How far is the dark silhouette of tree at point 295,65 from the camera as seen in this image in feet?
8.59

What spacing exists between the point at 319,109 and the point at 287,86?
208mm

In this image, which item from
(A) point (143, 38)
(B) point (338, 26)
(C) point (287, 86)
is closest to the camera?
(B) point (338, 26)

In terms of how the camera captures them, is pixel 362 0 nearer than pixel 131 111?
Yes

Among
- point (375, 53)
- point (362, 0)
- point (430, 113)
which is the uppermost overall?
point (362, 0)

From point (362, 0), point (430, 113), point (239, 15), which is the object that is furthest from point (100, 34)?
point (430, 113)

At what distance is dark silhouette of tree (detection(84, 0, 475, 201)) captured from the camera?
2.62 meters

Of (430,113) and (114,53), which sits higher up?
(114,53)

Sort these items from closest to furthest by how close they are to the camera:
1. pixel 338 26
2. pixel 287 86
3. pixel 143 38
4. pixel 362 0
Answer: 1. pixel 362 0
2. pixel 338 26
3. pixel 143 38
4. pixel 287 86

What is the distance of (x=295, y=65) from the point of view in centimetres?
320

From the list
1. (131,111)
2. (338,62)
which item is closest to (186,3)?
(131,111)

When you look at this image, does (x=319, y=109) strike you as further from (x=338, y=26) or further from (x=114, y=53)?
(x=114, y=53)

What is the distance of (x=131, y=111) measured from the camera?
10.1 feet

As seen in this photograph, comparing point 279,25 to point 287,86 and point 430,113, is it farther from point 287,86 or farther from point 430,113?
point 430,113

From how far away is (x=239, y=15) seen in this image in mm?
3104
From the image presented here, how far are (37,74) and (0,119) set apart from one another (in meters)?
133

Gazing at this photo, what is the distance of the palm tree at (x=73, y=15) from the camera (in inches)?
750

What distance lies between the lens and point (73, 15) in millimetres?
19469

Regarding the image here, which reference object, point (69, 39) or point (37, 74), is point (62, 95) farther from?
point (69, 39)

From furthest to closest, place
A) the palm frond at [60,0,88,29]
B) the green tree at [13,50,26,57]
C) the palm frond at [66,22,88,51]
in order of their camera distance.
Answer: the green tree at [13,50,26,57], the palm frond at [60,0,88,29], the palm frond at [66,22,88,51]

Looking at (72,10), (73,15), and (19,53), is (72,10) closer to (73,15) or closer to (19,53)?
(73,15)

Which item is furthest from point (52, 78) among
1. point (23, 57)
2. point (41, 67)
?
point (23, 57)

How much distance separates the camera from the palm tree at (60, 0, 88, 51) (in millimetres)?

☆ ☆ ☆ ☆ ☆ ☆ ☆

→ Prompt: Starting with the line containing "From furthest to closest, place" and going on through the end of the records, write those lines out again, swapping "furthest" for "farthest" and leaving everything else unchanged.

→ The answer:
From farthest to closest, place
A) the palm frond at [60,0,88,29]
B) the green tree at [13,50,26,57]
C) the palm frond at [66,22,88,51]
in order of their camera distance.
Answer: the green tree at [13,50,26,57], the palm frond at [60,0,88,29], the palm frond at [66,22,88,51]

Looking at (72,10), (73,15), and (19,53), is (72,10) closer to (73,15) or closer to (19,53)?
(73,15)

Which item is farthest from point (52, 78) among
1. point (23, 57)
2. point (41, 67)
?
point (23, 57)

How much distance separates the camera from the palm tree at (60, 0, 88, 51) (in millimetres)?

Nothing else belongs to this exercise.